48                  In or about February 2001, Mr Knight had a conversation with Dr Christopher Baggoley (Dr Baggoley),the then Consultant Medical Director at ACHA, in Dr Baggoley's office at Ashford.  Dr Baggoley was a member of the Medical Advisory Committee (MAC) at Ashford which considered applications for accreditation.  In that conversation, Mr Knight said words to the effect that Mr Jurisevic should not be extended accreditation by ACHA as it would be unsafe for patients if Mr Jurisevic operated independently because he was not ready; and that Mr Jurisevic required further supervision before becoming an independent surgeon.

49                  In or about February 2001, Mr Ross also had a conversation with Dr Baggoley in Dr Baggoley's office at Ashford in which he said words to the effect that Mr Jurisevic should not be extended accreditation by ACHA as it would be unsafe for patients if Mr Jurisevic operated independently because he was not ready; and that Mr Jurisevic required further supervision before becoming an independent surgeon;

50                  Then, in or about mid-February 2001, Mr Knight had a conversation with Mr Craddock in which he said words to the effect that Mr Jurisevic had not finished his training.

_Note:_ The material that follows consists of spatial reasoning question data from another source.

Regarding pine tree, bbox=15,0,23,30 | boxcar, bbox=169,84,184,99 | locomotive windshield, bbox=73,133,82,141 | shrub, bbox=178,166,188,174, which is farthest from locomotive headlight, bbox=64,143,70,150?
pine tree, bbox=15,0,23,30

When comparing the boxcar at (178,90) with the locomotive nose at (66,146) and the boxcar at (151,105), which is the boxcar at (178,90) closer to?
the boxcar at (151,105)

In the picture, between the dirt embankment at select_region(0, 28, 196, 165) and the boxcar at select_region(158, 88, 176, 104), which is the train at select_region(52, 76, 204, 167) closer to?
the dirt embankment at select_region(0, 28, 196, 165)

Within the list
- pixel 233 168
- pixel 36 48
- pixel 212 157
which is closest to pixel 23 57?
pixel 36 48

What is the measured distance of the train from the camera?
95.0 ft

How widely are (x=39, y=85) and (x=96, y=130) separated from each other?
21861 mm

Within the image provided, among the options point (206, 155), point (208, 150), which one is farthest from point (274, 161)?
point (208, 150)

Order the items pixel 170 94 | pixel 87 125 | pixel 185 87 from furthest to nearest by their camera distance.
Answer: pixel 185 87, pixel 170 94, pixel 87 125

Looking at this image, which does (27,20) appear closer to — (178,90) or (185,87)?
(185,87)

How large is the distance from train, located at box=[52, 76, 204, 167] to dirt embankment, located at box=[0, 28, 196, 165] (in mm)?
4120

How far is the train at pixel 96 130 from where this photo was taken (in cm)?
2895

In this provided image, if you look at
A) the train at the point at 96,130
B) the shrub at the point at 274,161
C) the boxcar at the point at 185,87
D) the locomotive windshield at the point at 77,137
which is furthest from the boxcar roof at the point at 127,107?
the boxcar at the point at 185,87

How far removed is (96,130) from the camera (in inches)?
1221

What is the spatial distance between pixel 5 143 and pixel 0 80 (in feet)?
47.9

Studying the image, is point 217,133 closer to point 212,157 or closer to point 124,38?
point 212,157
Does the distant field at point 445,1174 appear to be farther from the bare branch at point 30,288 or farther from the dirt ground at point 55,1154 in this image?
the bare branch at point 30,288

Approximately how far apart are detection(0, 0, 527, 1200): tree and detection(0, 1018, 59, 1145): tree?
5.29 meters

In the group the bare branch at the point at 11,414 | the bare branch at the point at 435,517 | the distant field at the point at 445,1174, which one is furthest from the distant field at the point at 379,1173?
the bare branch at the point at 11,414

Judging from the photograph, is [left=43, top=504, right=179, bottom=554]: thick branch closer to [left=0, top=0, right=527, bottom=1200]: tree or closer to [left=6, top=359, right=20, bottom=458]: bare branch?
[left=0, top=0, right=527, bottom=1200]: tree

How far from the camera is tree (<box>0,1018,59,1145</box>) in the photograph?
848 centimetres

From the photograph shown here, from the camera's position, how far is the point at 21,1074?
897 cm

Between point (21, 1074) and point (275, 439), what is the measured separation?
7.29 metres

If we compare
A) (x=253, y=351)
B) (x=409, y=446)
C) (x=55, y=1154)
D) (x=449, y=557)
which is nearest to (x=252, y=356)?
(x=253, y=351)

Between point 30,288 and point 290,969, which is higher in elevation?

51                  By letter dated 20 February 2001, Mr Ross replied in writing to a query from Dr Andrew Sutherland, Chief (Medical), Division of Paediatric Surgery at the Women's & Children's Hospital in Adelaide where Mr Morris Peacock, a cardiothoracic surgeon who exclusively provided thoracic surgical services, had requested that Mr Jurisevic be extended accreditation.  The letter included statements to the effect that Messrs Knight and Ross considered that Mr Jurisevic was very undertrained to provide thoracic surgical services at the Women's & Children's Hospital; that they had grave reservations about Mr Jurisevic going into private practice; and that they felt that it would be entirely inappropriate to have Mr Jurisevic hold any sort of position at the Women's & Children's Hospital.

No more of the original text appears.